━━━━━ BRANO RIPORTATO ━━━━━
Regaliamoci queste parole, per  riconoscere alla nostra comunità questo dono dell'auiuto fraterno. Stiamo in questa famiglia ormai da molti anni, condividendone le sorti, e nel contempo  siamo aperti all’esterno, ognuno in base alla propria vocazione, chi con servizi alla parrocchia, chi al territorio, chi al mondo.

Per quanto mi riguarda, Maurizio ed io abbiamo  percorso  con molti di voi alcune strade, per volerci più bene e per essere famiglia aperta. Allora era come se il Signore mi dicesse: vai avanti così, è questa la via, non ti fermare, ed io ero felice.
Poi succede che gli anni che passano a volte lasciano strati di indifferenza imprevisti, e succede che un giorno Simona mi dice…”sai mamma, a me ed a Yuri piacerebbe prendere un bambino in affido familiare”... Mi sono morsa la lingua per non risponderle  “Ma dai! Ma cosa dici? Hai già i tuoi bimbi, il lavoro…”….
Un  secondo dopo ho pensato ai piccoli che sono entrati nella mia famiglia, a quanto io abbia creduto nell’affidamento familiare, e a quanto sarei stata incoerente con quella risposta.
Non è invece meraviglioso pensare di avere dato l’esempio a  mia figlia??

Ma torniamo al vangelo.
"Figlio, ti sono rimessi i tuoi peccati"
Gesù  chiama il paralitico teneramente figlio, e lo ama come un figlio.
Papa Giovanni XXIII diceva che il Signore è donna, perché il suo amore è di madre.
━━━━━ DATI GREZZI ━━━━━
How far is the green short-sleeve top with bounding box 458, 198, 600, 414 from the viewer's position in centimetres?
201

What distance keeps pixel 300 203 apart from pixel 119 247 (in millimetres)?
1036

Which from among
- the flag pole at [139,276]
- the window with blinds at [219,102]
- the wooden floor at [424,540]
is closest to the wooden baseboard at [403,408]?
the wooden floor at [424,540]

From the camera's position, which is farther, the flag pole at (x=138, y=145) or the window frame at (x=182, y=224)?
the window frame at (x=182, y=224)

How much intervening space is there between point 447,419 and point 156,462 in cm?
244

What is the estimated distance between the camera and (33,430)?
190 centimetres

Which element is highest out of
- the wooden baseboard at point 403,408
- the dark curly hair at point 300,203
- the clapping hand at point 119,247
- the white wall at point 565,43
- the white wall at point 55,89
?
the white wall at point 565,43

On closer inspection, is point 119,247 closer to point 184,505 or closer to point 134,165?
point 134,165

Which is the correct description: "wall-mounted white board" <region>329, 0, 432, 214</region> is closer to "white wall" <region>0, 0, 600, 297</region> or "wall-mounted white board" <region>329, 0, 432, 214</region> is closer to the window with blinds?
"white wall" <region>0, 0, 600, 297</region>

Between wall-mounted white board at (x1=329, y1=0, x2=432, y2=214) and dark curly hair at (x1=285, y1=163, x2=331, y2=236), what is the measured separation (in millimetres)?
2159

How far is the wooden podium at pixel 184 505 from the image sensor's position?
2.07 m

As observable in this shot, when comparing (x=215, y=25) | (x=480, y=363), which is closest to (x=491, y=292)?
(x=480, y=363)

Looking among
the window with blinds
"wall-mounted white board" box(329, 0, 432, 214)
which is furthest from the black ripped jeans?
━━━━━
> _OBIETTIVI_:
1. Riscrivi i record dalla riga che contiene "Which is the" fino alla fine dei record, estremi compresi e con le domande incluse. Sposta di 145 ogni numero delle risposte, cioè coordinate e distanze.
2. Prosegui la riflessione sull'aiuto fraterno e sul Vangelo dal punto in cui si ferma.

> _RISPOSTE AI COMPITI_:
1.
Which is the correct description: "wall-mounted white board" <region>329, 0, 432, 214</region> is closer to "white wall" <region>0, 0, 600, 297</region> or "wall-mounted white board" <region>329, 0, 432, 214</region> is closer to the window with blinds?
"white wall" <region>145, 145, 745, 442</region>

Between wall-mounted white board at (x1=329, y1=0, x2=432, y2=214) and dark curly hair at (x1=285, y1=163, x2=331, y2=236), what is the measured separation (in millimetres)?
2304

How far is the wooden podium at pixel 184 505 from the image sensor's position?
147.07 m

As observable in this shot, when comparing (x=215, y=25) | (x=480, y=363), which is closest to (x=491, y=292)?
(x=625, y=508)

Looking among
the window with blinds
"wall-mounted white board" box(329, 0, 432, 214)
which is furthest from the black ripped jeans?

2.
Mi sono venute in mente le madri dei ragazzi disabili, che durante i mio lavoro in A.S.C.U.R. ho avvicinato. Sono stata abbastanza con loro per capire che vivono un amore totale, possessivo, nel quale non consentono ad altri di entrare. E’ un amore mutilato, perché queste madri sono rimaste prigioniere di quello stato d’animo che viene  chiamato “la stanza dei bambini”, in quanto non hanno potuto immaginare per i figli un futuro che andasse oltre la fase dei giochi, dell’infanzia. Si pongono davanti ai figli pensando che molti sacrifici sono stati inutili; questa angoscia alimenta la paura più grande che vivono, cosa sarà del figlio dopo la loro morte. Fortunatamente molte di loro vivono nella fede, ed aspettano il giorno che Gesù verrà a liberarle.
Gesù libera il paralitico nel corpo e nell’animo, prende l’iniziativa senza che gli venga chiesto.
Il peccato fa ammalare tutta la persona  e la salvezza viene da Gesù che va alle radici del male.
Ma cosa vuol dire concretamente peccare? A me non risulta facile riconoscere i miei peccati, trovo sempre un motivo per giustificarmi e ridimensionarli. Forse una spiegazione che mi risulta comprensibile è: peccare vuol dire mettere il piede in fallo, sbagliare passo, prendere un sentiero che allontana dal traguardo, ovvero non confidare nel Padre, come il paralitico essere incapace di muovermi verso il mio fine, non avere fiducia, quindi fede e speranza per il futuro; tutte le volte che io non riconosco il mio peccato non riconosco la misericordia del Signore.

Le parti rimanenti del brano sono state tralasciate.